Page excerpt.
▶

~/blog/gke-to-aws-identity-federation

GKE to AWS Identity Federation: A Guide to Keyless Access

7 min read
GKE to AWS Identity Federation
GKE to AWS Identity Federation

Introduction

If you run a platform long enough, you hit this exact problem.

Your workloads run on Google Kubernetes Engine (GKE). Your data, models, or shared platform services live in AWS. The quick fix is always the same: create an IAM user, generate an access key, drop it into a Kubernetes Secret, and promise yourself you will rotate it later.

That approach works right up until it becomes your problem. Keys leak. Rotation gets skipped. Audit trails get fuzzy. Someone eventually finds an AKIA... string in a place it should never have been.

There is a cleaner option. Let the pod prove who it is, let AWS validate that proof, and issue short lived credentials only when needed.

That is what Workload Identity Federation gives you. In this guide, I will show how to let a GKE workload assume an AWS IAM role directly with OIDC, with no static AWS credentials in the cluster.

How It Works: The OIDC Handshake

This setup relies on OpenID Connect (OIDC). GKE exposes an OIDC issuer for the cluster. AWS can trust that issuer, validate the token signature, and check that the token came from the exact Kubernetes identity you intended.

The Flow:

  1. GKE Pod uses a projected ServiceAccount token (TokenRequest API) with audience sts.amazonaws.com.
  2. AWS STS receives this token via the AssumeRoleWithWebIdentity API call.
  3. AWS IAM validates the token's signature against Google's public keys.

◀

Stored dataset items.
▶

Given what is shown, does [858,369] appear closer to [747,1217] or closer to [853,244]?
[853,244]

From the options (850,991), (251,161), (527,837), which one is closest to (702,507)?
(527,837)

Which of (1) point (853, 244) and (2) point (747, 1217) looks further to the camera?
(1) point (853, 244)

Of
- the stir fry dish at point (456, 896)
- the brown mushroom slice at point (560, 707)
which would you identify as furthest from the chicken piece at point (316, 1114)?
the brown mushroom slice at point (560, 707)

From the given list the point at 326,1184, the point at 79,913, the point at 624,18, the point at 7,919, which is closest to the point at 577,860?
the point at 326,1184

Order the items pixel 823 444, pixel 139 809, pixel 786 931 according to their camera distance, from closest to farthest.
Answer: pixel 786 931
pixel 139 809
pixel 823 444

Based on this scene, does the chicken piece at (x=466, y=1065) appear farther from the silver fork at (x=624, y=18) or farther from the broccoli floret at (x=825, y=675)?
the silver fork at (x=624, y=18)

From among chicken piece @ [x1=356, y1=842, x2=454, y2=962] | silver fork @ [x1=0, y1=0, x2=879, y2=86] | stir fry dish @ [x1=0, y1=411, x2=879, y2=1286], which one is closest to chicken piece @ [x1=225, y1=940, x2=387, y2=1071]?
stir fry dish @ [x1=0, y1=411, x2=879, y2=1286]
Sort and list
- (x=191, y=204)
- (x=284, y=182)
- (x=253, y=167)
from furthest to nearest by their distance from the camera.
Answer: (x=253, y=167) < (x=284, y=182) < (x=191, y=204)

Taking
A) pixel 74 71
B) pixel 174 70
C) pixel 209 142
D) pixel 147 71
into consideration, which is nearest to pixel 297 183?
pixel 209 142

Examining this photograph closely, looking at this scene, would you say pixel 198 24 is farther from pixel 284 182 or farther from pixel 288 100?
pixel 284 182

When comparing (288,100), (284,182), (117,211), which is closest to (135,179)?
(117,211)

◀

Exercise brief.
In the GKE to AWS identity federation guide, which API call does AWS STS use to receive the pod's token?

Solution for this task.
AssumeRoleWithWebIdentity